The EC has not said when its final report will be ready. However, Mária Javorová, spokesperson for the European Commissioner for Employment, Social Affairs and Inclusion, told The Slovak Spectator that the act of sending the draft report in the language of the member state to the concerned national authority would open what is known as a contradictory procedure, after which the report would become final.

“It is as well not possible to know at this stage if the final version will differ from the draft report - in any case, the Commission never comments on the contents of draft reports,” Javorová told The Slovak Spectator.

In response to inquiries about the draft EC audit report, the Labour Ministry said that the problems of social companies can be seen “at different levels” one of which, ministry spokesman Michal Stuška suggested to The Slovak Spectator on March 26, is “in the period before the parliamentary elections [and hence] unambiguously political”.

According to Stuška, the publication of internal working materials which are subject to a discussion between Slovak institutions and the European Commission or part of the European Commission is “unethical”.

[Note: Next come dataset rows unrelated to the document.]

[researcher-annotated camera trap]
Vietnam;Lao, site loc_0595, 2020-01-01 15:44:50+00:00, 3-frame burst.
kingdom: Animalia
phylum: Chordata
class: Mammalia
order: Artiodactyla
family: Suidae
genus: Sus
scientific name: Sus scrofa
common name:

The Slovak authorities will inspect the problematic findings pertaining to the activities of the social companies but none of the areas of problems that the working version of the EC report opens has been closed, Stuška said in late March.

According to information provided by Stuška, since July 22, 2009, advance payments and refunds have been provided to the following social companies: Spišsko-gemerský Sociálny Podnik, Veľkokrtíšsky Sociálny Podnik, Revúcky Sociálny Podnik, Horehronský Sociálny Podnik, Sociálny Podnik – Mesto Krompachy, Gemerský Sociálny Podnik and Arvik, based in Bardejov.